After President Trump’s personal lawyer Michael Cohen pleaded guilty to eight felonies, Trump blasted how federal prosecutors coerce people to plead guilty, whether they’ve done anything wrong or not, and to play ball with investigators to target others. Trump said “it’s called flipping and it almost ought to be illegal.” A self-serving remark, but totally on the mark.
Legal reformers like to agree with Trump on this one, though they’re hardly ever on his side.
If Cohen had continued to maintain his innocence, prosecutors were going to pile on the charges so that he faced 65 years behind bars — a life sentence — and the possibility that his wife would be charged. In exchange for a guilty plea, he was guaranteed no more than 63 months in prison and possibly none.
Sixty-three months vs. risking the rest of your life in prison. It’s not a gamble most people would take, even if they’ve done nothing illegal.
Legal reformers want prosecutors to stop threatening defendants with draconian sentences if they dare plead innocent and go to trial.
In the United States, people are supposed to be considered innocent until the government proves its case beyond a reasonable doubt in a courtroom. But with plea deals, there is no standard of evidence, no proof.
So much for the U.S. Constitution’s guarantee of a fair trial. It’s disappearing.
John Gleeson, a former federal judge in New York’s Eastern District, calls it the problem of the “vanishing trial.”
“Federal criminal defendants are being coerced to plead guilty,” cautions the nonpartisan National Association of Criminal Defense Lawyers. “There is no more heart wrenching task than explaining” to an innocent person that “they must seriously consider pleading guilty or risk the utter devastation of the remainder of their life.”
Yet flipping has plenty of supporters. Peter Zeidenberg, a former federal prosecutor, claims it’s “fundamental to the process.” Without the threat, prosecutors wouldn’t get defendants to cooperate, meaning provide information about other possible targets of investigation.
But how credible is that information if it’s extorted from a terrified defendant to save his own neck? Prosecutors have total discretion to send a letter to the sentencing judge urging no jail time at all for defendants who tell prosecutors what they want to hear. Defense lawyers caution that this practice “entices defendants to embellish the facts or even lie.”
Cohen’s plea deal made no mention of cooperating with the New York prosecutors who charged him or with special Counsel Robert Mueller’s investigation. But that deal’s not written in stone. Cohen’s spokesperson, Lanny Davis, is already telling talk show hosts that Cohen “is more than happy to tell the special counsel all that he knows” about “a conspiracy to collude and corrupt the American democracy system in the 2016 election.” If Cohen says enough to implicate the Trump campaign, he could get off with no jail time. How believable is a witness under that kind of pressure?
Former organized crime prosecutor Kenneth McCallion dismisses that concern. Just because Cohen “is trying to get a benefit from his cooperation does not mean that” what he says is “fabricated.” McCallion says squeezing defendants to cooperate is essential because the legal system “places exceedingly high requirements” on prosecutors to prove guilt beyond a reasonable doubt.

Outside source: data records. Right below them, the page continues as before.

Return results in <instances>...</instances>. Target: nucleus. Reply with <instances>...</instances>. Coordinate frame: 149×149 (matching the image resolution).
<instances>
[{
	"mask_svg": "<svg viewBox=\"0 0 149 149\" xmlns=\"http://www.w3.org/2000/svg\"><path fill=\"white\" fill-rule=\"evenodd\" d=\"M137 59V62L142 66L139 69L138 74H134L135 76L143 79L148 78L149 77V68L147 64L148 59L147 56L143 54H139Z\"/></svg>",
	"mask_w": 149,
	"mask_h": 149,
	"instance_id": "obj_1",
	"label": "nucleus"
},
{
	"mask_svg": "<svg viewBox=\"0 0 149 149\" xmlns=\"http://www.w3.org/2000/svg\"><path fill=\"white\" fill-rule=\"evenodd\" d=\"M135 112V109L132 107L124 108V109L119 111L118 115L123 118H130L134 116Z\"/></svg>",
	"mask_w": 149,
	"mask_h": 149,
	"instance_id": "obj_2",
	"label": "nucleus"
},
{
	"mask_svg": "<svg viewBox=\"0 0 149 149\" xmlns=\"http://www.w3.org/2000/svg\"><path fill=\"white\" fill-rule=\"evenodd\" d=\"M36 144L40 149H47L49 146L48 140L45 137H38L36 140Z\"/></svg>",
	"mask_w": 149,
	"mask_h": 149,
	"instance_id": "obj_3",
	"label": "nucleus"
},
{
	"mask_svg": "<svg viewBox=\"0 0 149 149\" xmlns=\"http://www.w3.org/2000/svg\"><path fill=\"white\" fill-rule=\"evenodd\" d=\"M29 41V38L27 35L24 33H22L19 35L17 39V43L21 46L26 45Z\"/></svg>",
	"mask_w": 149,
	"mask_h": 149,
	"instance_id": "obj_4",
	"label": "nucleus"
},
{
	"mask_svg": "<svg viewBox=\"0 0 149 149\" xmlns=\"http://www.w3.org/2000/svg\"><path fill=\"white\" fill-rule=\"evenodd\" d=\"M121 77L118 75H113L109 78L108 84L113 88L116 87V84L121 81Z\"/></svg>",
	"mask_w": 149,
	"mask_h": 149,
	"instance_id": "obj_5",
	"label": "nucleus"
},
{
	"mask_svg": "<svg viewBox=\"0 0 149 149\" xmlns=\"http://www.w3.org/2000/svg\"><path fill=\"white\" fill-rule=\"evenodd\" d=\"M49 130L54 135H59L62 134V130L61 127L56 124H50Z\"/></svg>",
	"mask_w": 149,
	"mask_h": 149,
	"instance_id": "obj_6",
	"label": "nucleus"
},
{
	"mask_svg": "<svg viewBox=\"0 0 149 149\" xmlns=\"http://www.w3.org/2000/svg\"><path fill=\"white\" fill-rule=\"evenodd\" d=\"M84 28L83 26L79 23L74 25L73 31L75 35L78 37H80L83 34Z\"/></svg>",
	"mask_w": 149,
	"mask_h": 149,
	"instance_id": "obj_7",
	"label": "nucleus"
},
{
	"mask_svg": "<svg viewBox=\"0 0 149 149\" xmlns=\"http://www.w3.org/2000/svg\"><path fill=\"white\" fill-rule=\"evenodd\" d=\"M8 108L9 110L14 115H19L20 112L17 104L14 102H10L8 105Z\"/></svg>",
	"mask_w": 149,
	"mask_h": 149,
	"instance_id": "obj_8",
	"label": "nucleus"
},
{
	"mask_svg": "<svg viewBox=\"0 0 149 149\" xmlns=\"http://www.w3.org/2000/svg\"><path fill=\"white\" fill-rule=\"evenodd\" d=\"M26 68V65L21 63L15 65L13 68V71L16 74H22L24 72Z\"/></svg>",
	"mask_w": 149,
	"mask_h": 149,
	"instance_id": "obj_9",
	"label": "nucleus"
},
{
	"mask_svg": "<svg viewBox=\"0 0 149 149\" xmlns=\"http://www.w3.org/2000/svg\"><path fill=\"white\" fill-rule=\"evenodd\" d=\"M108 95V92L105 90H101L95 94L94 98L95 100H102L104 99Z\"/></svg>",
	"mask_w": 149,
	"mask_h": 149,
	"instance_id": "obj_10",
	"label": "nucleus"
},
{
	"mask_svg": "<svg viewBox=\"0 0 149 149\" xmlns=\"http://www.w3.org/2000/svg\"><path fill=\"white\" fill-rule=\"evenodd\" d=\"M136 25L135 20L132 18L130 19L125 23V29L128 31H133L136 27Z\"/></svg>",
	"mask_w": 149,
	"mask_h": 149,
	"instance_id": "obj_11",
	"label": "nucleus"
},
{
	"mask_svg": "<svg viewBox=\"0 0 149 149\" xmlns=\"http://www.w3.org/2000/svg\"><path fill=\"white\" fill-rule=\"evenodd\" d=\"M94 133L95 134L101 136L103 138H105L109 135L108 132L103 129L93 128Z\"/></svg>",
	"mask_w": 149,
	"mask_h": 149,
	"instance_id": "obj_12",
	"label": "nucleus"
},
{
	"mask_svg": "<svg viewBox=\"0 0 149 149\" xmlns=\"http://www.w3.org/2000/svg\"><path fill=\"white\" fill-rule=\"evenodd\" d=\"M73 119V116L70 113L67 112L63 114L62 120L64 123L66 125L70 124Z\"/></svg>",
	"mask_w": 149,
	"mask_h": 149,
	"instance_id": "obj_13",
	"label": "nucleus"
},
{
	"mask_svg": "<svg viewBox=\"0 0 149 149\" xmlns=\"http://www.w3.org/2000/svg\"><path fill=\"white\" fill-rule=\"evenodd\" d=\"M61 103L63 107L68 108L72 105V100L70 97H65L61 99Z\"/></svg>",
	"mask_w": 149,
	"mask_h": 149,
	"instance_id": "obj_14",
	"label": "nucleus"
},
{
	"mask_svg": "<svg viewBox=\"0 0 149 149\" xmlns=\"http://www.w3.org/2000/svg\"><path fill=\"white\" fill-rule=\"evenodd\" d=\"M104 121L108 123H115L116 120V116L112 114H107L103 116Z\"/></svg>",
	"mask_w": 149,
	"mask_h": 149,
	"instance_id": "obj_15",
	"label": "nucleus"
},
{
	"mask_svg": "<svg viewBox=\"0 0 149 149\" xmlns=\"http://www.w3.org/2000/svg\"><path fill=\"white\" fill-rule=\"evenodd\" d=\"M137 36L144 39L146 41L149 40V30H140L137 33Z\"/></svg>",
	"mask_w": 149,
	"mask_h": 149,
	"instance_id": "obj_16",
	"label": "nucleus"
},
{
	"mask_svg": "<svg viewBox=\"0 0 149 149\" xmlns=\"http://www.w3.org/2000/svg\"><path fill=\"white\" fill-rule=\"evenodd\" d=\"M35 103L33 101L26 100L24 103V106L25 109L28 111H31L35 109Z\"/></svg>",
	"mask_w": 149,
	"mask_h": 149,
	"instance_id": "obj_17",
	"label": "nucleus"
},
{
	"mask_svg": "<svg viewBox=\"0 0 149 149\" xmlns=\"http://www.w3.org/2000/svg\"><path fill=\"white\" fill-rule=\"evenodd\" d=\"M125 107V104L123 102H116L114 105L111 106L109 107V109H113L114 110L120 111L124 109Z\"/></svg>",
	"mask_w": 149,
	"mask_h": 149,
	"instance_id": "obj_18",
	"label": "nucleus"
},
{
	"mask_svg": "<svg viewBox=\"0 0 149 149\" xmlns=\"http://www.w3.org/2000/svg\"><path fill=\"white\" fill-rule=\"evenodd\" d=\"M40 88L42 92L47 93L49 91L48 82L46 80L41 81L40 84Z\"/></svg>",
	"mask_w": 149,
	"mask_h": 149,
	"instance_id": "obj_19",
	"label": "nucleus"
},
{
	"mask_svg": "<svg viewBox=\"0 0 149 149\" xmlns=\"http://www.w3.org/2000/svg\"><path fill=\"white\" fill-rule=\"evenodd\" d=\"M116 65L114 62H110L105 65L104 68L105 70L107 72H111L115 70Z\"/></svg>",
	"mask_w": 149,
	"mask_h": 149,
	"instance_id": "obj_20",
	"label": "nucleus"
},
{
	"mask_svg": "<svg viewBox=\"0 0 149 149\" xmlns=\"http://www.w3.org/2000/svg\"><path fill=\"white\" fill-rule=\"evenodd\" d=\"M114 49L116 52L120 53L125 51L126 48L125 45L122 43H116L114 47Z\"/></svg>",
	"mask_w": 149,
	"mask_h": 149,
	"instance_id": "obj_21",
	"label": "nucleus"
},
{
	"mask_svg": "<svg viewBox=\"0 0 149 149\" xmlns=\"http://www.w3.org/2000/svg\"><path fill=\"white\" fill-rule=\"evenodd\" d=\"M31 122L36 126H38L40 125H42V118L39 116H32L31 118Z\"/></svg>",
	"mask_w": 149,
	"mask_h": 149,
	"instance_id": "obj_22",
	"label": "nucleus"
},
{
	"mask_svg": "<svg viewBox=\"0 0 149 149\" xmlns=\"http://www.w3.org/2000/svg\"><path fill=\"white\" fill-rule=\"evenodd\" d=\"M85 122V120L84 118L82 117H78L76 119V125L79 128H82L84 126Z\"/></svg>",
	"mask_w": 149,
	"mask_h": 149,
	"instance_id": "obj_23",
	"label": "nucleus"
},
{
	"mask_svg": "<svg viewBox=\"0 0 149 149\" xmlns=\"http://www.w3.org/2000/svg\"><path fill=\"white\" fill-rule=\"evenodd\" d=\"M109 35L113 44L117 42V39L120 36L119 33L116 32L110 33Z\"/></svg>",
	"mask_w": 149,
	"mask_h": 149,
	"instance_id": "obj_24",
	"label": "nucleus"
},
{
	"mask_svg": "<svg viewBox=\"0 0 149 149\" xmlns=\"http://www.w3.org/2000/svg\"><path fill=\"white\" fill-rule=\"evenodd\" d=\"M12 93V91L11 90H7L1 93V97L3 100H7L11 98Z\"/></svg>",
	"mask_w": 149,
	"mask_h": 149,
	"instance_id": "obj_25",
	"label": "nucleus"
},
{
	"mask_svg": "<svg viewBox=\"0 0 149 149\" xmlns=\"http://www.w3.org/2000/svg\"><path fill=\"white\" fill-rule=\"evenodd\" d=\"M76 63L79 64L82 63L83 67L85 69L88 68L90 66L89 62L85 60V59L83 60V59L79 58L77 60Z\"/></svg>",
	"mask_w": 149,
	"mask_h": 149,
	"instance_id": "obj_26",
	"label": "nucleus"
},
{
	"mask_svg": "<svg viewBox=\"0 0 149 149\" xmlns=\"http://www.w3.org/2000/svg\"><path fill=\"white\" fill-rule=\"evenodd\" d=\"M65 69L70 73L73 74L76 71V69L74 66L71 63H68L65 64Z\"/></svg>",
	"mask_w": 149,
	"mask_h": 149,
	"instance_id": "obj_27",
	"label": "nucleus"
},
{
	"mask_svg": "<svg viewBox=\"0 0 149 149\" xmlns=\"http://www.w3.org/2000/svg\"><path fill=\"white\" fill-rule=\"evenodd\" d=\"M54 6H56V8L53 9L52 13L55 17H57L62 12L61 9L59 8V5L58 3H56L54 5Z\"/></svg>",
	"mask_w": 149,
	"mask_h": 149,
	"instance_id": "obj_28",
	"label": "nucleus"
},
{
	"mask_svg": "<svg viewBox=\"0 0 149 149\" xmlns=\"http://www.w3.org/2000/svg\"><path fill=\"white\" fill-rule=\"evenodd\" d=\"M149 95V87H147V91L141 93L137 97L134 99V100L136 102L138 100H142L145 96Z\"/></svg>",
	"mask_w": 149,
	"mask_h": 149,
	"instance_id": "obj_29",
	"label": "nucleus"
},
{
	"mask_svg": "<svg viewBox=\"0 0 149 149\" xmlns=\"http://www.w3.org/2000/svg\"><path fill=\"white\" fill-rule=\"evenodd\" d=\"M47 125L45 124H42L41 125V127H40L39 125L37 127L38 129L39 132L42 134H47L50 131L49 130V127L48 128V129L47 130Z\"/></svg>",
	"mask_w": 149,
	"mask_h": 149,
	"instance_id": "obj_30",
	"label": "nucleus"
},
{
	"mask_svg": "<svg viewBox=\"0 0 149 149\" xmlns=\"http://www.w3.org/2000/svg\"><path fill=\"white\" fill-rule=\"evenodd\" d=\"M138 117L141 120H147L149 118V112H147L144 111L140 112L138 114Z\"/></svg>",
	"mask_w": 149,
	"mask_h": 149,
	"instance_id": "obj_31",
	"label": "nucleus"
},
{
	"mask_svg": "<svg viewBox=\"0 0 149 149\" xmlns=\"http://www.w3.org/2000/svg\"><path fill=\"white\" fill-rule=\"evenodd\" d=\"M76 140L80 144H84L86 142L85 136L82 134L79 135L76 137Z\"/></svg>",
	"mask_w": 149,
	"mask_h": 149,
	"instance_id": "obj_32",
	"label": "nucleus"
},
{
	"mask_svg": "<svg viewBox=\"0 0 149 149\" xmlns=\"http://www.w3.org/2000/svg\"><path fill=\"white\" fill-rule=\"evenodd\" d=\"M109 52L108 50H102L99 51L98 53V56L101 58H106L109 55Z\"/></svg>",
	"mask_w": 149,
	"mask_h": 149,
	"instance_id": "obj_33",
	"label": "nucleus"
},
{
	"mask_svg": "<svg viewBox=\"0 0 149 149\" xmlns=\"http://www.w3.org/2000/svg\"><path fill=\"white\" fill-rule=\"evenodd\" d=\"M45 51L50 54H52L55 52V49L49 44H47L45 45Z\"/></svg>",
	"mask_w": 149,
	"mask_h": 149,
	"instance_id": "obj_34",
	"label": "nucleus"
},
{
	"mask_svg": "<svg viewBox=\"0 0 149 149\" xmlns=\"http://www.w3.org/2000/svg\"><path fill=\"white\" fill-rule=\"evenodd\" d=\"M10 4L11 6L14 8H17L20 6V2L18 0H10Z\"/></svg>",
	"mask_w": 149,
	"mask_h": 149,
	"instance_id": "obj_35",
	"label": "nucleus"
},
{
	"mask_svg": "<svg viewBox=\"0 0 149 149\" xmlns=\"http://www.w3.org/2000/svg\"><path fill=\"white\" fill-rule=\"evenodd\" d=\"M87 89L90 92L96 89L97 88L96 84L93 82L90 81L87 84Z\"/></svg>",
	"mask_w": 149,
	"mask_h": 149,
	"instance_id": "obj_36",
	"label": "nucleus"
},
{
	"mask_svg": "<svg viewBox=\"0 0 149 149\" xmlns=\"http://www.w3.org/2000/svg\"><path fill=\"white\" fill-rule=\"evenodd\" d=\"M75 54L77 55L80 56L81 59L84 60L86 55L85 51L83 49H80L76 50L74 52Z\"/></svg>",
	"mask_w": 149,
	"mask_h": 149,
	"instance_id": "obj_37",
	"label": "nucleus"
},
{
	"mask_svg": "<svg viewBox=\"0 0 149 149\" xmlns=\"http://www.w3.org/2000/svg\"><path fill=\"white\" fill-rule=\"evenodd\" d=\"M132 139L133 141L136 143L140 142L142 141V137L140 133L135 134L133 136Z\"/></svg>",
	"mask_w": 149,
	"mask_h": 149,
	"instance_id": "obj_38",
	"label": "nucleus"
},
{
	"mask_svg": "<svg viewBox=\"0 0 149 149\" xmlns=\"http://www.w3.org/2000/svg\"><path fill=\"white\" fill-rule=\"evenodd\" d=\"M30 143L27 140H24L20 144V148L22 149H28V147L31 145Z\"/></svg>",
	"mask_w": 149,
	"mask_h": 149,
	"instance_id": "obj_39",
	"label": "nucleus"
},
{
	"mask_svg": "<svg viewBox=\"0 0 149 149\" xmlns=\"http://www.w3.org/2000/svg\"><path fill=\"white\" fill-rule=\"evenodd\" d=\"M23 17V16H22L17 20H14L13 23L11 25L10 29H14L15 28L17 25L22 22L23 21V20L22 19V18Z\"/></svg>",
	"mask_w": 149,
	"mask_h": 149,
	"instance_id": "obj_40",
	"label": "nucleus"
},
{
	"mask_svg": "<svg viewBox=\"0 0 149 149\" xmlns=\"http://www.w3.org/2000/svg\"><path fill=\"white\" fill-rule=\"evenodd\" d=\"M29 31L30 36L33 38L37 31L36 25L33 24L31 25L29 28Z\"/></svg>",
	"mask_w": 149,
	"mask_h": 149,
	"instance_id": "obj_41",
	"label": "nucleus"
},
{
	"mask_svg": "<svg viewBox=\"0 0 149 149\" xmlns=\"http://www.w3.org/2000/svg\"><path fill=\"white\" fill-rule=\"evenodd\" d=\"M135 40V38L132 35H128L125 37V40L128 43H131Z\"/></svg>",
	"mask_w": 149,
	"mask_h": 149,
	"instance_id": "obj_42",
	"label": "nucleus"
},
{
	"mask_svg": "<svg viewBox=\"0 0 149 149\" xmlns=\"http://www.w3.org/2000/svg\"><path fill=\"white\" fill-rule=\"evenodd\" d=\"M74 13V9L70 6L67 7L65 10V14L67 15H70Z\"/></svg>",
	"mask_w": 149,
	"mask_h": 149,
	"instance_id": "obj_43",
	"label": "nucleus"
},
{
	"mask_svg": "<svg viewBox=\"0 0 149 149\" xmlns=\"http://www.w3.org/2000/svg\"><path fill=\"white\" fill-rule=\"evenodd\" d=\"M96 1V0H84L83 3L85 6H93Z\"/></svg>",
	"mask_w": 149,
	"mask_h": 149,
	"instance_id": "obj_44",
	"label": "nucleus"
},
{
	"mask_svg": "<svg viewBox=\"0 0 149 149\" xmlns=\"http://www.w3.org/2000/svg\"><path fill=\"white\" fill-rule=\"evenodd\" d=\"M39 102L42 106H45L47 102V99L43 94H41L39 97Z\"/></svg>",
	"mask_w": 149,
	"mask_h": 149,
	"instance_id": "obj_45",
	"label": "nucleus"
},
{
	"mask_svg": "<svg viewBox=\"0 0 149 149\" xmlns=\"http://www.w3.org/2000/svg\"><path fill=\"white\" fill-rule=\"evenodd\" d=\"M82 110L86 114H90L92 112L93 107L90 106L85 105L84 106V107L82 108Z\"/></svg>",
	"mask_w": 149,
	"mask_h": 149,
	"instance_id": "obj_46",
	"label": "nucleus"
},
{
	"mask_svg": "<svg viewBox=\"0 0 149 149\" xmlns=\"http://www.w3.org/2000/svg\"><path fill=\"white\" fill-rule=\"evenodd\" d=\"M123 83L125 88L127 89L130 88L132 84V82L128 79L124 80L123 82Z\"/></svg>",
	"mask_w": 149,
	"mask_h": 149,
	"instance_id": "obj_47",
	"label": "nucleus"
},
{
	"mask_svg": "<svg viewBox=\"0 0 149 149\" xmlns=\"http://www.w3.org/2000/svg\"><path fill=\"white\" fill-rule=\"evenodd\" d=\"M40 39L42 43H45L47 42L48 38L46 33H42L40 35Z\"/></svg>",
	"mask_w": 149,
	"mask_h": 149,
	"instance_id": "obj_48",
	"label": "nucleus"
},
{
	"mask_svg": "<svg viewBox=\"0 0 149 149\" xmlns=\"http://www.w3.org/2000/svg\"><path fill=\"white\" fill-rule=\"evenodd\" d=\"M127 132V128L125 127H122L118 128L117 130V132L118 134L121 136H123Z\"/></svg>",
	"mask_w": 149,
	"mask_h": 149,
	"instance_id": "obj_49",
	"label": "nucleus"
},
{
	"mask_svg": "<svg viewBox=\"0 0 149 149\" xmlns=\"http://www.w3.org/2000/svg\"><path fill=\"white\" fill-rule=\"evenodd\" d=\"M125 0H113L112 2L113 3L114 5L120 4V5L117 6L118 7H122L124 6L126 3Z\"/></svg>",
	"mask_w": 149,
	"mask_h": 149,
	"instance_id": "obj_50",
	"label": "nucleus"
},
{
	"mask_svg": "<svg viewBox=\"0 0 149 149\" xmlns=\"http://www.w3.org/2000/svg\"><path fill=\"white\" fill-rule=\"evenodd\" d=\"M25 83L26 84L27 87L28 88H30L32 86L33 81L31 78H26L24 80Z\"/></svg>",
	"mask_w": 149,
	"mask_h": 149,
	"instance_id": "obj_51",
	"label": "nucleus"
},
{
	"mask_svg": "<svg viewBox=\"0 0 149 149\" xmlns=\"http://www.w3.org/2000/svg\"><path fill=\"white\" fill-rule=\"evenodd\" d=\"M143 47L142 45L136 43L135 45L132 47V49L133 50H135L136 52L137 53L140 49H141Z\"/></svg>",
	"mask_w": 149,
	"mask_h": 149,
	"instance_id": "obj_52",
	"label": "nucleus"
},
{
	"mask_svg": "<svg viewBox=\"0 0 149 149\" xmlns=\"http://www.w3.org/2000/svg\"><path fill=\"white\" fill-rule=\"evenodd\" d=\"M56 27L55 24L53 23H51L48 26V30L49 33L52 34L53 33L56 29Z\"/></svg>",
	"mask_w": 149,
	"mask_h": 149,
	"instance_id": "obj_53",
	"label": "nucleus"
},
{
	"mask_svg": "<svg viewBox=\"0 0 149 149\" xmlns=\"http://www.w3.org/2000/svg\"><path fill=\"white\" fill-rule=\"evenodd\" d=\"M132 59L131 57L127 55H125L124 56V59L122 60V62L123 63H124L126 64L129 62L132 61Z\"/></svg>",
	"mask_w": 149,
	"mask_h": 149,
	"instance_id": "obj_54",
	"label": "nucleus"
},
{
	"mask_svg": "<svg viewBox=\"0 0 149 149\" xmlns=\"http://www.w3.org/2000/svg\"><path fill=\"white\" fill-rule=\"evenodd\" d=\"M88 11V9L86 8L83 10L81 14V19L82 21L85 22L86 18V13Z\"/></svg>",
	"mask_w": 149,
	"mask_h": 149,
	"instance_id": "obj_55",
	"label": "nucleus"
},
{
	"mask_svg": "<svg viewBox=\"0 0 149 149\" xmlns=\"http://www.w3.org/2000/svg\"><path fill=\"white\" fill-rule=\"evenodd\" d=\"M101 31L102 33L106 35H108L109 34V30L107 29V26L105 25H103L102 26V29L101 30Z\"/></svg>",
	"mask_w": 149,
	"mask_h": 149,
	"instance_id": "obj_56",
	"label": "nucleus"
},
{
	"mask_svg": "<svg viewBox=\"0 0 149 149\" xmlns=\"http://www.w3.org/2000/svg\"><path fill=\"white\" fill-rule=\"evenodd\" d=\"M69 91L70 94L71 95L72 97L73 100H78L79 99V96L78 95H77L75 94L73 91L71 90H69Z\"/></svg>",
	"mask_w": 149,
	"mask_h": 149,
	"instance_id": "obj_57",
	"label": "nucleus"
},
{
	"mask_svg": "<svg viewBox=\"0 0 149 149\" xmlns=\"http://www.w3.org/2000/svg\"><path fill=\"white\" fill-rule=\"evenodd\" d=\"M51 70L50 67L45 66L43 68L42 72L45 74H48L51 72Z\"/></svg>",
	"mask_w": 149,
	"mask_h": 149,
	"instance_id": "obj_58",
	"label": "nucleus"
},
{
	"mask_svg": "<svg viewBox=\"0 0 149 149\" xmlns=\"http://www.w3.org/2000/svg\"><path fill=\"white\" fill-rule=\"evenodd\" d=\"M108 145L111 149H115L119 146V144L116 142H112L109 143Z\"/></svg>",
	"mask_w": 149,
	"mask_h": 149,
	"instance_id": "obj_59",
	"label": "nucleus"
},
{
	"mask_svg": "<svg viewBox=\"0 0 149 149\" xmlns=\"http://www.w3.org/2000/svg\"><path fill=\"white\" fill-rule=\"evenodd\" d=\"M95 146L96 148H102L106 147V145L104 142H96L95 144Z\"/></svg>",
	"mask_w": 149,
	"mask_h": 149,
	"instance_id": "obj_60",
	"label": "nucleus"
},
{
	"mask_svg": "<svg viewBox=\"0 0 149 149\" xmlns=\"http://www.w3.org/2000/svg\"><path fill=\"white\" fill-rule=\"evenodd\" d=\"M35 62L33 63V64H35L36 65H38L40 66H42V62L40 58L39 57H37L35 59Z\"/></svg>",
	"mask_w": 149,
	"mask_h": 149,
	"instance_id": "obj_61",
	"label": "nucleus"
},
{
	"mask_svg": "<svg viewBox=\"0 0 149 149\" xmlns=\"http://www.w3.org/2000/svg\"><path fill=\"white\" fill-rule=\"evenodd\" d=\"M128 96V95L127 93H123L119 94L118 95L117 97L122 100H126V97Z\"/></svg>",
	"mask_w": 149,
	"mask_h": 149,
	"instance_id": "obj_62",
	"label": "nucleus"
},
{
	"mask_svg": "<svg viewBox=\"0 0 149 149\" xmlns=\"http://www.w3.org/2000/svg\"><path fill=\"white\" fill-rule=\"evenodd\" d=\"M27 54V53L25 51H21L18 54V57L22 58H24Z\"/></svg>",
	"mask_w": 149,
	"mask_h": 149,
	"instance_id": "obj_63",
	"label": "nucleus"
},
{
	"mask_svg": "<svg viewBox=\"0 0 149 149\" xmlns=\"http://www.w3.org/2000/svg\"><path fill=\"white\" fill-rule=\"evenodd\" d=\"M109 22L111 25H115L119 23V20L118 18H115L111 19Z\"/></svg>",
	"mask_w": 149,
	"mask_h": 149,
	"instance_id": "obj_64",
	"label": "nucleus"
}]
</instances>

But only in a trial, and those are becoming a rarity. Fewer than 3% of the accused ever get one. As Gleeson warns, prosecutors almost always send defendants to prison without having to prove any charges against them using admissible evidence.
For nearly all Americans, whether they’re arrested for drug crimes, tax evasion, insider trading, burglary or any other crime, the standard of proof isn’t “exceedingly high.” It’s nonexistent. Blame “flipping.” It needs to be fixed.